Legislature and State Government and Government & Economic Development and Government

Indiana House eyes another $5M for state fair victims

January 24, 2012

Indiana's House Ways and Means chairman laid out a plan Tuesday to give $5 million more for victims of the Indiana State Fair stage collapse and $80 million to pay for full-day kindergarten.

Seven people died and 58 were injured after a stage collapsed at the Indiana State Fair last summer. The state has already paid out $5 million to the families of those who died and the injured victims.

Rep. Jeff Espich, R-Uniondale, said his plan would give Gov. Mitch Daniels authority to give out another $5 million. The amount would provide another $400,000 for each of the families of those who died and cover the unpaid medical bills for those who were injured.

Espich's plan would also give schools an amount equal to roughly $2,400 for each student to cover the cost of full-day kindergarten.

The proposal come shortly after Indiana's state budget agency discovered $320 million in untouched corporate tax collections. As of December, state budget forecasters expected to end the next budget year with $1.8 billion in cash reserves.

Espich also said Tuesday he wants to re-craft the state's automatic taxpayer refund to give refunds to taxpayers first before paying down teacher pension obligations.

The Senate voted 36-14 to approve its own plan to rework the state law which automatically returns a portion of the state's savings to taxpayers depending on how much money the state has in surplus.

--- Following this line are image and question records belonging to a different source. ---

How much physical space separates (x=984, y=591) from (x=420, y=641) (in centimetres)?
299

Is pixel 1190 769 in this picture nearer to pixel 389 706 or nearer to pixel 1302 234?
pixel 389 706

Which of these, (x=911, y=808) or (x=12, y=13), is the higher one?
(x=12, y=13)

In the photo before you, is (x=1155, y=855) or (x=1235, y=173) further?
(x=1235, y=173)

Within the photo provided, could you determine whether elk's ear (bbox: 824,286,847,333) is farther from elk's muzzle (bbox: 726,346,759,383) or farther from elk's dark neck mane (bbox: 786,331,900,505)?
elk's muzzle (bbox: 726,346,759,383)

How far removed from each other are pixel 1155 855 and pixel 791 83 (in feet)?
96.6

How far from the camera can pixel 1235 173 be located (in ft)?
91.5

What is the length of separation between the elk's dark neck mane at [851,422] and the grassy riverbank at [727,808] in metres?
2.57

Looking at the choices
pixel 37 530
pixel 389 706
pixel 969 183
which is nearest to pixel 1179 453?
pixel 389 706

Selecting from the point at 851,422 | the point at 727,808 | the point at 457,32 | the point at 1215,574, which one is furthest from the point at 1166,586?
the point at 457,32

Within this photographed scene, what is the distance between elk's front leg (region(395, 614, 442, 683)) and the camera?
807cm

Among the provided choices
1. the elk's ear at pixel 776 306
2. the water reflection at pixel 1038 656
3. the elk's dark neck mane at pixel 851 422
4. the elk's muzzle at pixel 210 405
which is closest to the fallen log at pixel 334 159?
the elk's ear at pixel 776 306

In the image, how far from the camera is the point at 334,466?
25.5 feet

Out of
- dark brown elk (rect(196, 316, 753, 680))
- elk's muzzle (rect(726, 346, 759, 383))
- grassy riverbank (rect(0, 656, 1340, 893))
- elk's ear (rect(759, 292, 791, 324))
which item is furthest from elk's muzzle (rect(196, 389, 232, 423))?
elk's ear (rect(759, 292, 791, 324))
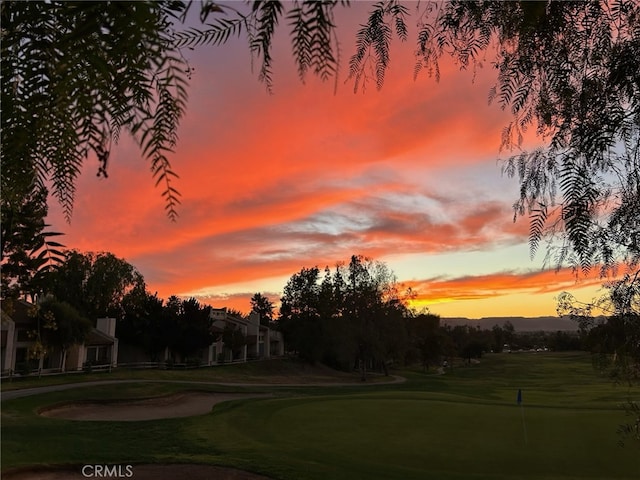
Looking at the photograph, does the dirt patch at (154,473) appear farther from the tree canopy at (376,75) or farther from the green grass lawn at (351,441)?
the tree canopy at (376,75)

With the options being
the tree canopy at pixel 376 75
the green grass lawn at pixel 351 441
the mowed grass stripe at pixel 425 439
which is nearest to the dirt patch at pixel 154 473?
the green grass lawn at pixel 351 441

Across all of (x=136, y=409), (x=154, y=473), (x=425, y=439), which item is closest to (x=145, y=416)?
(x=136, y=409)

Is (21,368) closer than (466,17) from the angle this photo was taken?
No

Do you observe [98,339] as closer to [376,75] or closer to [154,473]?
[154,473]

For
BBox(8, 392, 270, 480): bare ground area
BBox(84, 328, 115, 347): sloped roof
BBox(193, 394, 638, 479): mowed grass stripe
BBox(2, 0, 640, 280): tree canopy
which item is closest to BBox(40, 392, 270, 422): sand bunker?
BBox(8, 392, 270, 480): bare ground area

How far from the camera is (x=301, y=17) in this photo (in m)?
0.91

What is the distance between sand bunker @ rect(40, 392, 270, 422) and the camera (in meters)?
19.1

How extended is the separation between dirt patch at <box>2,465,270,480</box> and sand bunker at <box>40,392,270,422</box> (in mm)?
8104

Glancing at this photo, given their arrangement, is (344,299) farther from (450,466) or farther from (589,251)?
(589,251)

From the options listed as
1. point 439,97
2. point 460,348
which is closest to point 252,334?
point 460,348

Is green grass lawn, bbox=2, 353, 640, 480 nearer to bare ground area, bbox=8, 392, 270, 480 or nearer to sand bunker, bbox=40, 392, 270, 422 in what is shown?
bare ground area, bbox=8, 392, 270, 480

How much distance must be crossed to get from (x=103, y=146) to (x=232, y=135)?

Senate Appropriations Committee Chairman Luke Kenley, R-Noblesville said directing additional money toward public schools was legitimate, although he wouldn't commit to supporting the levels that Espich proposed.

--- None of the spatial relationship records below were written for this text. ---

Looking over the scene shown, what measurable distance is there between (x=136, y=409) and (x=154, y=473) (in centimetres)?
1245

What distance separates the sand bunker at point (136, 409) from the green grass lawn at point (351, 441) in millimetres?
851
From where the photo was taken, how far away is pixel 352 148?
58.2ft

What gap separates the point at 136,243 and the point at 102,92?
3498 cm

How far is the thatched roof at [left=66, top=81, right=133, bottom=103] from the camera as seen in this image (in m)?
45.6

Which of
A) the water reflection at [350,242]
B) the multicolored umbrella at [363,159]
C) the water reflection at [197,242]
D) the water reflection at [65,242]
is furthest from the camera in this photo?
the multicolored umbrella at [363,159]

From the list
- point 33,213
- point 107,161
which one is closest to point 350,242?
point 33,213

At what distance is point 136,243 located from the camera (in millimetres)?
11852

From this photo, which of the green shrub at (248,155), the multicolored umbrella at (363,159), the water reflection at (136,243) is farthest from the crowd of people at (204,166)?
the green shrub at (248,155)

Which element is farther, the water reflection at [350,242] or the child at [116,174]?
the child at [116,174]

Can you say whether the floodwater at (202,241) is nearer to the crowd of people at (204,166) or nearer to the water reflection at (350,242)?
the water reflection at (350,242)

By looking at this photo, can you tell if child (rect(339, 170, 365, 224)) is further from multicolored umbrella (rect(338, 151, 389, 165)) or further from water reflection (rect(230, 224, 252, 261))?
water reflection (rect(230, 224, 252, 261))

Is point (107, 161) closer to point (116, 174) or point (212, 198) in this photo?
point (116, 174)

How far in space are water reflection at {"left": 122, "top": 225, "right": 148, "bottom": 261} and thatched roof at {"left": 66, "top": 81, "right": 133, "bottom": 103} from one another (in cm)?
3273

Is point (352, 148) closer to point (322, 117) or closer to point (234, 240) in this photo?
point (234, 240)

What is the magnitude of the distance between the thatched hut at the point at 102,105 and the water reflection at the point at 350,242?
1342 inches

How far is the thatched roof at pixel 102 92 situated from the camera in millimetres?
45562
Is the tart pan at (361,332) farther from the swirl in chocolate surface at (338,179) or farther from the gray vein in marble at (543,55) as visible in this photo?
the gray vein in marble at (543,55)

"I think it's a fruitful idea to look at K through 12 education, which is kind of everybody's highest priority," Kenley said.

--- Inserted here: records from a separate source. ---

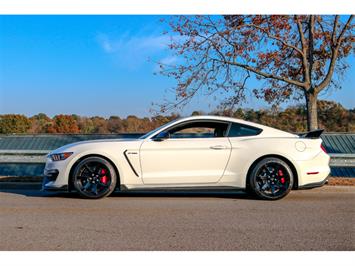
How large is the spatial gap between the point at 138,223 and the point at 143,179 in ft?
6.07

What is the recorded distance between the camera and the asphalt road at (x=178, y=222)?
486 cm

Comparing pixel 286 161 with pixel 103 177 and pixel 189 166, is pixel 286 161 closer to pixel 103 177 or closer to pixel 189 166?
pixel 189 166

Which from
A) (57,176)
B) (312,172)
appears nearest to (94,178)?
(57,176)

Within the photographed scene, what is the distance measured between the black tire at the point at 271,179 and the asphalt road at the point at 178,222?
0.59 feet

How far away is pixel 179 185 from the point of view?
7688 mm

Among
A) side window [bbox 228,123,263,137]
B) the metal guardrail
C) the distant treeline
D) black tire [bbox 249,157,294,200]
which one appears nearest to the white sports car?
black tire [bbox 249,157,294,200]

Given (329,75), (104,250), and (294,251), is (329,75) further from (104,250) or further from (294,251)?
(104,250)

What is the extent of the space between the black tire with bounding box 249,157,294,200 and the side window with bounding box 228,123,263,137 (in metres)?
0.53

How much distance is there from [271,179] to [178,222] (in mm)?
2365

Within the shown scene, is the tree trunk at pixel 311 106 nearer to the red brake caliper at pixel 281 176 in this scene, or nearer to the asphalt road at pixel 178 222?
the asphalt road at pixel 178 222

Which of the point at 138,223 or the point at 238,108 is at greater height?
the point at 238,108

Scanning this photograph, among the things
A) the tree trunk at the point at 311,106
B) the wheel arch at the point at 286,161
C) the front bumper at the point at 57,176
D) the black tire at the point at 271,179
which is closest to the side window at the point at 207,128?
the wheel arch at the point at 286,161
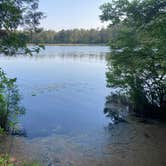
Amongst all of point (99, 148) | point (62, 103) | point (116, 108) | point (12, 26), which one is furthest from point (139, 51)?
point (12, 26)

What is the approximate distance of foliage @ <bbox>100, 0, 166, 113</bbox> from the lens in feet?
24.0

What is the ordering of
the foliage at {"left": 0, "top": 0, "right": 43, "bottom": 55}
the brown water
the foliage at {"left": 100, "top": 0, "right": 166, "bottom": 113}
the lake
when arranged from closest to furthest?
the foliage at {"left": 0, "top": 0, "right": 43, "bottom": 55}
the brown water
the lake
the foliage at {"left": 100, "top": 0, "right": 166, "bottom": 113}

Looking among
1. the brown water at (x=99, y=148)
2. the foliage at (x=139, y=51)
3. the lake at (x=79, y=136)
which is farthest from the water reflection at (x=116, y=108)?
the brown water at (x=99, y=148)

The state's automatic tax refund kicks in if the state saves an amount equal to at least 10 percent of its planned spending that year. Money saved above that 10-percent threshold is then split between tax refunds and payments to the state's teacher pension fund.

Espich wants to send the first $200 million above that level back to taxpayers, send the next $200 million above that to the teacher pension fund and then split everything above that $400-million level evenly between the two.

Kenley's plan would, instead, raise the amount needed in state savings using a formula that would roughly put the trigger at 15 percent of state spending. He would then take the first $100 million above that level and send it to the teacher pension fund and divide the rest above that level equally between the pension fund and taxpayers.

Both men want to rework the refund to give taxpayers equal amounts. Under the current law the money is returned to taxpayers proportional to how much they paid in state income taxes.